#### GOAL:
Please echo everything in the data from the line containing "From what is" down to the line containing "Studying this photograph, does", both of those lines included. Reproduce only those lines, exactly as they appear.

#### RECORD SET:
###
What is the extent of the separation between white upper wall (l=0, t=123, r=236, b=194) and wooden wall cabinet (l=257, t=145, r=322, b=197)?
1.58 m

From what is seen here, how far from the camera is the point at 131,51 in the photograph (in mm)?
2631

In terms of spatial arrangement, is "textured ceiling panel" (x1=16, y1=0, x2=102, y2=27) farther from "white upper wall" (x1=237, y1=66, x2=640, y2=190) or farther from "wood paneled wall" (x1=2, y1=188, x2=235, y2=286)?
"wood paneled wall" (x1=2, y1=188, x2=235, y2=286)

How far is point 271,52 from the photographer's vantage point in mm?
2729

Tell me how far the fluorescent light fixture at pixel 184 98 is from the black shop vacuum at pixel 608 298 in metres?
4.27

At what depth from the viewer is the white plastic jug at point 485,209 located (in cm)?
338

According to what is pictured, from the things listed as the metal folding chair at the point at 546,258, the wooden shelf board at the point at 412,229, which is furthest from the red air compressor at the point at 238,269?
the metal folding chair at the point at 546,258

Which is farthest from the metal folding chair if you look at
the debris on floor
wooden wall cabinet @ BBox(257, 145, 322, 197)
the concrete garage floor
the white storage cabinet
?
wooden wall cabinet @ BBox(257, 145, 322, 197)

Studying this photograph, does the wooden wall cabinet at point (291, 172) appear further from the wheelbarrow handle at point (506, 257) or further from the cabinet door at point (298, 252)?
###
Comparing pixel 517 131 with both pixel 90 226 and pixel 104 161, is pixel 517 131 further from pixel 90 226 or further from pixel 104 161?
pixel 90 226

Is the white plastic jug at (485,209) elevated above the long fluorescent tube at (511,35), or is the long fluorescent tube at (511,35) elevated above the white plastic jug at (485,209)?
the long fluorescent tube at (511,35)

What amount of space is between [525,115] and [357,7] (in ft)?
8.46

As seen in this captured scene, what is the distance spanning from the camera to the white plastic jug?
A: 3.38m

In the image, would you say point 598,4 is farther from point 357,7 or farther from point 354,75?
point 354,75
###
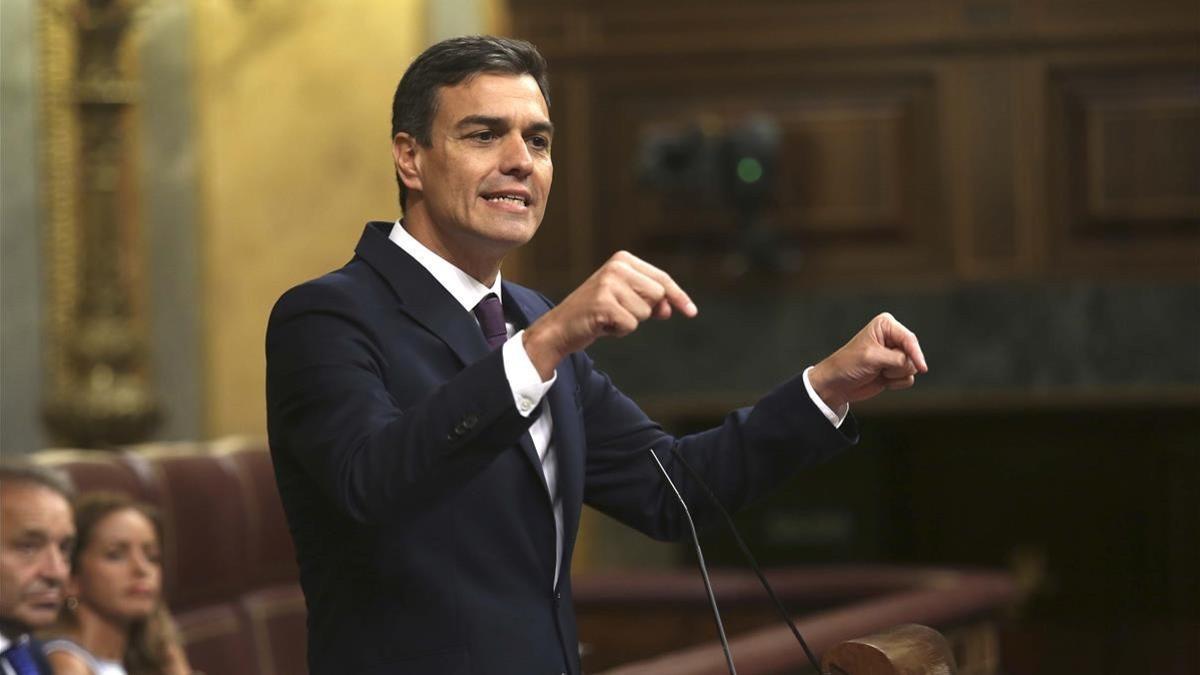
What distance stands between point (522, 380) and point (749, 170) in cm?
###
#### OUTPUT OF THE TASK:
From what is seen here, how far from the camera is the point at 131,51 in the photograph (in mm)?
2631

In terms of spatial arrangement, is "textured ceiling panel" (x1=16, y1=0, x2=102, y2=27) farther from "white upper wall" (x1=237, y1=66, x2=640, y2=190) or farther from "wood paneled wall" (x1=2, y1=188, x2=235, y2=286)?
"wood paneled wall" (x1=2, y1=188, x2=235, y2=286)

How far is point 271,52 from the photographer's vantage point in mm?
2729

Tell me how far the fluorescent light fixture at pixel 184 98 is from the black shop vacuum at pixel 608 298 in metres?
4.27

At what depth from the viewer is the white plastic jug at point 485,209 located (in cm)?
338

According to what is pictured, from the things listed as the metal folding chair at the point at 546,258, the wooden shelf board at the point at 412,229, which is furthest from the red air compressor at the point at 238,269?
the metal folding chair at the point at 546,258

Which is farthest from the metal folding chair if you look at
the debris on floor
wooden wall cabinet @ BBox(257, 145, 322, 197)
the concrete garage floor
the white storage cabinet
?
wooden wall cabinet @ BBox(257, 145, 322, 197)

Studying this photograph, does the wooden wall cabinet at point (291, 172) appear further from the wheelbarrow handle at point (506, 257) or further from the cabinet door at point (298, 252)?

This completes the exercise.